Выцыганив у незнакомой девочки кусок мела, которым она пачкала пол в зале, я поспешно вернулся в свое убежище и плотно закрыл дверь. Поставил свечу на выкорчеванный пень, изображавший в этой скудной обстановке одновременно и стол и стул. Заглянул под кровать и поочередно во все углы. И приступил к делу.
Я рисовал каждый защитный символ, который всплывал в памяти: Коловрат, Громовой знак, Абьенн, Око Един-бога, его щит, руны, которым меня учила мать. Я исписал все стены и дверь, но и это не помогло. Я не чувствовал себя в безопасности. Трехрогая тварь пряталась в тени, глядела на меня из каждого закутка. Она хотела крови.
Несколько дней прошли, как в бреду. Паранойя давила на грудь, от нее нельзя было спастись, нырнув под одеяло. В такие моменты я жалел, что во мне нет веры. Той самой, в которой многие находили покой и спасение.
Чем больше я думал о случившемся, тем сильнее осознавал, что схожу с ума.
Как верить в потусторонний мир, когда ученые головы давно развенчали этот миф? Бред! Но каждый раз замечая на своем пальце ненавистный перстень, я понимал, что чудовище, устроившее резню, реально. Оно использовало меня, чтобы убедить остальных в своей невиновности. Манипулировало, лгало.
Оно убило Селио. И собиралось убить меня.
Этого нельзя забывать.
Но если красная тварь думает, что я буду вечно отсиживаться за барьером, пока оно набирается сил, то глубоко заблуждается. Я отомщу. Найду его первым и уничтожу, даже если это будет стоить мне жизни.
***
Потянулись серые безрадостные дни. Зима не торопилась уходить, ее хрустальные когти кровожадно вонзались в земли Славии, в города и поселки, реки и горы, пытаясь вытянуть, высосать остатки тепла.
Я облазил тайные базары вдоль и поперек. О существах Нави, подземного царства, куда после смерти уходят души грешников, говорили мало. Даже за большие деньги я смог узнать лишь парочку мутных слухов и баек, купить свиток некрологии и листовку знакомой не понаслышке Сокольской Школы Знахарства. В последней подробно описывались симптомы ложной одержимости и других душевных болезней. Мало ли, пригодится…
Подозрительного вида купец-берениец умолял приобрести у него порошок из чешуи тритона, якобы выявляющий невидимок.
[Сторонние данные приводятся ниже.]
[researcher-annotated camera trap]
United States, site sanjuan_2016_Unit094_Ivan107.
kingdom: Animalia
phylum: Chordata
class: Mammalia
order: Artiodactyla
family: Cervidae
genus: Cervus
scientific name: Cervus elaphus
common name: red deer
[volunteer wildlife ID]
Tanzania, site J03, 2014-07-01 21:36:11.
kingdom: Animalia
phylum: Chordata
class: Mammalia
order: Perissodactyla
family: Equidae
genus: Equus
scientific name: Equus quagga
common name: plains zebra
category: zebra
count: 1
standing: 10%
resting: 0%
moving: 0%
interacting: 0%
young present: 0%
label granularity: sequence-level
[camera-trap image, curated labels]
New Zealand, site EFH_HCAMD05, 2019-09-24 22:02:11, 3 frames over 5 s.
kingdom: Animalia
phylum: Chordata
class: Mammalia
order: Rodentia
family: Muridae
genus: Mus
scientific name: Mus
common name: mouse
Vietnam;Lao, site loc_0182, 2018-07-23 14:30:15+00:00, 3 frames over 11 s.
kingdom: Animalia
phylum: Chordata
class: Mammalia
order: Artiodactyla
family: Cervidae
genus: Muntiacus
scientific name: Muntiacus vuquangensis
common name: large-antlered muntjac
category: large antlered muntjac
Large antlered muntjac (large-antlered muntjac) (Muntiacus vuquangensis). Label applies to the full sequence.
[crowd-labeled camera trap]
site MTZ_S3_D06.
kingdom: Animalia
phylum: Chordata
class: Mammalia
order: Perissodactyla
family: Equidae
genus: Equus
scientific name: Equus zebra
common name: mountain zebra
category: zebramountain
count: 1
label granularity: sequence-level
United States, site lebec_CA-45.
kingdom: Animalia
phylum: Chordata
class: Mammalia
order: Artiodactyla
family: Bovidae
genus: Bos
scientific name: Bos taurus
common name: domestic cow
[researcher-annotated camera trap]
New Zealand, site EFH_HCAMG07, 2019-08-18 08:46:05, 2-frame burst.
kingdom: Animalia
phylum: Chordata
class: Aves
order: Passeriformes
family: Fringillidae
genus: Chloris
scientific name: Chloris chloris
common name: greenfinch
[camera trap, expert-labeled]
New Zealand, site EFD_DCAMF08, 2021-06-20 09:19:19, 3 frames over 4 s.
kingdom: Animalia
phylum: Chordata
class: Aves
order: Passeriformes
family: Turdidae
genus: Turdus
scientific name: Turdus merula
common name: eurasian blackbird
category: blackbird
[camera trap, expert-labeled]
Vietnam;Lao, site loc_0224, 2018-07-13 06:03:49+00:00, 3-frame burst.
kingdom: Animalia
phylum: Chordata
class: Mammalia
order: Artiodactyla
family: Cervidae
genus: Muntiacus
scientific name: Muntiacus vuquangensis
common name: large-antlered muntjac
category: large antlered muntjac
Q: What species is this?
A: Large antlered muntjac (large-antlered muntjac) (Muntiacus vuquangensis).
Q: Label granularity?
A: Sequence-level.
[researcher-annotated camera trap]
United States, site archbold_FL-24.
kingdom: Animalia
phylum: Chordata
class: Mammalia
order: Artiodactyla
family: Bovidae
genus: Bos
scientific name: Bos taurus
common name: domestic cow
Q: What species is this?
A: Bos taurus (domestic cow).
Раньше он узнал бы дорогу до ближайшей выгребной ямы, не успев рассказать и половины своей сказки, но сейчас дела обстояли иначе. Я не мог рисковать. Порошок был куплен и рассыпан у порога.
Вместе с поиском истины приходилось лечить загноившуюся рану на руке. Целебные мази помогали слабо: кольцо не снималось, началось обширное воспаление плоти и телесный жар. Безымянный палец почти не сгибался, чем доставлял кучу хлопот; с ним я не мог быстро писать.
Но самым тяжким испытанием оставался прием пищи.
Еда вызывала отвращение. Каждый приступ голода превращался в изощренную пытку, борьбу за выживание. Постепенно я привык откусывать понемногу, тщательно жевать, контролируя рвотные позывы, и пить лишь обычную воду. Так получалось насытиться, не переводя пищу впустую.